• [Document]:
This gave way to the Silver Age of comic books with crew cuts and “chemicals and

lightning that could have been a song for a band. ” Morrison attributes Barry Allen’s

transformation into the Flash to this moment in history. Eleven years later, things tipped

the other way, towards the cosmic and psychedelic: “In 1966, the cosmic wave entered

the comics, to bring with it the gods of Thor, villains like the Anti-Matter Man, and John

Broome’s psychedelic Flash stories. The new heroes were anti-establishment ‘freaks’ and

mutants.” (302) What Morrison is talking about here is in the sunspot activity that shifts

every eleven years; cultural trends change between the orderly crew-cut nature at the

dawn of the Silver Age of comics. The embodiment of that age was Barry Allen, the

Kabbalah-like Flash who is blond-haired, blue-eyed, and a police scientist who could run

faster than the speed of light. When things changed in 1966, Stan Lee’s socially aware

Marvel Comics grew in popularity alongside the civil rights movement. These were the

anti-establishment “freaks and mutants” as Morrison says, like the X-Men and Iron Man.

How does this astrological indexing of cultural history connect with the teachings

of Pico della Mirandola? Borchardt writes that magic has always been a part of popular

culture,

Every indication suggests that conjuring and prognostication have always


been a part of the European scene, as they are of most cultures, that fortune tellers
30

and potion brewers as a class have very much more in common with their
counterparts in other times and places than they have unique and specifying
characteristics. (Borchardt 61).

This concept of conjuring and fortune-telling is something that has been handed

down through the European generations and has a rich history from at least as far back as

Pico.

In this case, Morrison, as a humanist, reinvents ancient wisdom to be redeployed

in his art, something Borchart says is important in Pico’s Renaissance magic: “What

makes Renaissance magic a Renaissance phenomenon is, at least in part, its share in the

humanists’ compulsion to return to the sources, the claim to have rediscovered, restored

and drunk at the lost and forgotten spring of ancient wisdom.” (62).

This comes through in Animal Man, the very first series Morrison worked on in

American comics. In the fifth issue, a kind of Prometheus-myth allegory, “The Coyote

Gospel,” we open on a Wile. E. Coyote-type character as he falls off a cliff after being

foiled once again by the Road Runner, but this time the coyote falls into “our” reality

smashing end from end against the cliff, breaking limb after limb and even settling with

the trademarked dust cloud upon landing on the ground. In this issue a few things change:

Morrison goes from aping Alan Moore’s style of storytelling, which usually focuses on a

real-life issue (in this case: animal rights) and makes use of grave-narrative captions and

internal monologues. In the fifth issue, Morrison moves away from this manner of

storytelling, replacing Moore’s style with an omniscient narrator; and even though the

tone is very serious, the pictures within the book are absurd. This gives Timothy Callahan

the idea that Morrison is an absurdist, and engages against Alan Moore who is an ironist

(Callahan 70).

• [Description of the task]:
In the essay on Morrison's comics, which page numbers appear inside parentheses? List all of them in the order they come.

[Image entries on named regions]
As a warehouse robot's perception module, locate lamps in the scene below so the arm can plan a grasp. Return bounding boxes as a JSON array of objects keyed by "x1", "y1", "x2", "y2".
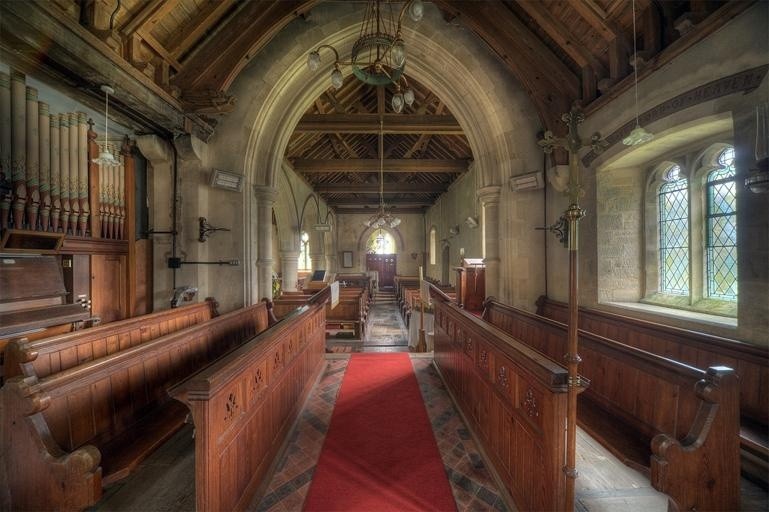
[
  {"x1": 622, "y1": 0, "x2": 655, "y2": 146},
  {"x1": 90, "y1": 85, "x2": 121, "y2": 167},
  {"x1": 306, "y1": 0, "x2": 425, "y2": 114},
  {"x1": 364, "y1": 118, "x2": 401, "y2": 230}
]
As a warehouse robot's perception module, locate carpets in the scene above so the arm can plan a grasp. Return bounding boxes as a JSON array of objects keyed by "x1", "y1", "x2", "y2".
[{"x1": 299, "y1": 352, "x2": 460, "y2": 512}]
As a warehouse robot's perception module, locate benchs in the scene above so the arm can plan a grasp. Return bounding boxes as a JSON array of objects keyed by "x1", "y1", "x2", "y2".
[
  {"x1": 399, "y1": 285, "x2": 456, "y2": 329},
  {"x1": 273, "y1": 288, "x2": 370, "y2": 340}
]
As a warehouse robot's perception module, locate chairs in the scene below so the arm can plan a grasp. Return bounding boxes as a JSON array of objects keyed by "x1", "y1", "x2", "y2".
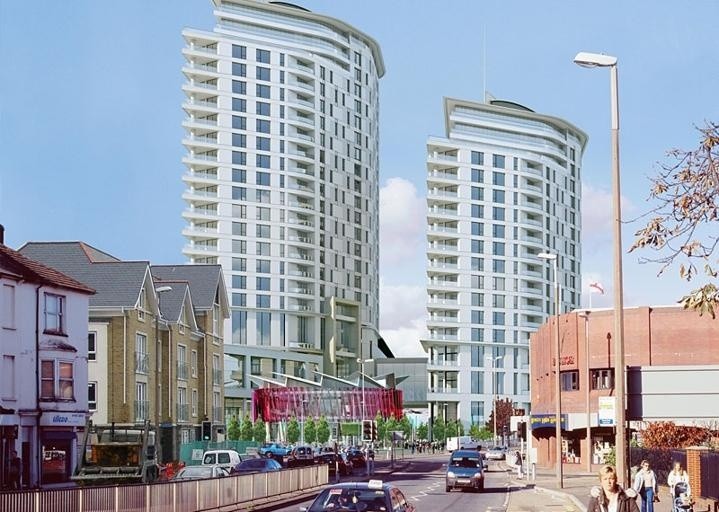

• [Correct answer]:
302, 61, 62, 70